The speaker was Harry Fraser, a grower from Charlottetown, Prince Edward Island, and editor of Fraser’s Potato Newsletter. He addressed the annual industry dinner at Richard Shaw’s potato house.
“The weather is the crucial item now in determining 1990 potato supplies,” Fraser said.
The nation’s potato growers reaped two bountiful price years beginning in 1988 when the crop was short. The season just concluded was one of the best grower-earning years ever, with fall states’ production put at 325 million hundredweight.
“The (1989 crop) supply fell short of total demand,” said Fraser. “So the point could be made that a crop of 345 million hundredweight might represent the (supply and demand) break-even point this year.”
If average yields are obtained, say 300 hundredweight per-acre, for the fall states compared with 229 hundredweight last year, then total production this fall would be 345 million hundredweight, Fraser calculated.
“As a journalist and a viewer of the potato scene,” he continued, “I was disappointed with that six percent (U.S. fall acreage) increase” forecast by the government on July 12. “I’d been hoping that it might be only two percent, hoping that the talk of extra acres in the west had been overblown. It was a big overall increase, but not wholly unexpected.”

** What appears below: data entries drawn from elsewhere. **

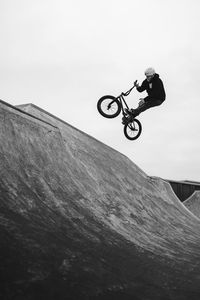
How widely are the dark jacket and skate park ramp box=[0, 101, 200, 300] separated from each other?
2520 mm

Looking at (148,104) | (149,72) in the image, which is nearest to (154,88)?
(149,72)

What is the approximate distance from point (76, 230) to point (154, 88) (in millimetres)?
4918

Canada’s potato acreage is up three percent.
Fall growing states across the nation were expected to grow some 64,000 more potato acres than a year ago.

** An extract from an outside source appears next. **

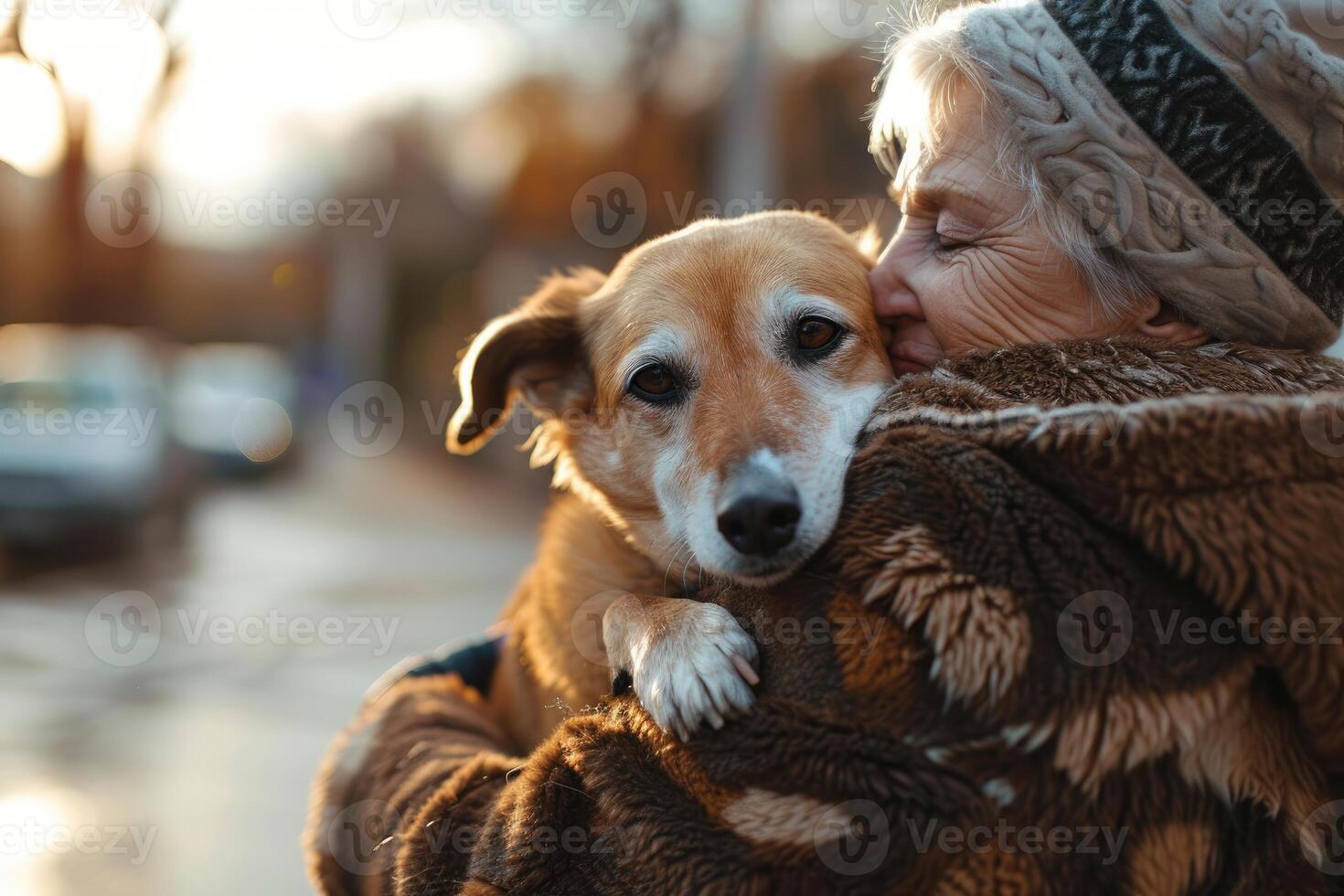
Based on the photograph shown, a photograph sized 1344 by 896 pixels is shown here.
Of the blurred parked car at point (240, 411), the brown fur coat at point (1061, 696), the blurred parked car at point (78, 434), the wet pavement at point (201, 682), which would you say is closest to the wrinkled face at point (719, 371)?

“Idaho’s the state that has put everyone else in jeopardy with a 40,000-acre (11 percent) increase,” Fraser reminded listeners. Practically all the (fall states) increase occurred in the western potato states where acreage was up 9 percent. Idaho was the leader with a total of 395,000 acres, more than is grown in Canada.
“The situation in the east was interesting, instructive and commendable with acreage practically the same as last year, at 133,100.”
On an optimistic note, Fraser added, “With inventory supplies of french fries getting down to a low ebb now, in July, processing probably will use close to 10 million hundredweight more potatoes this coming season than processing across America did during the past season. The same type of thing is happening in Canada.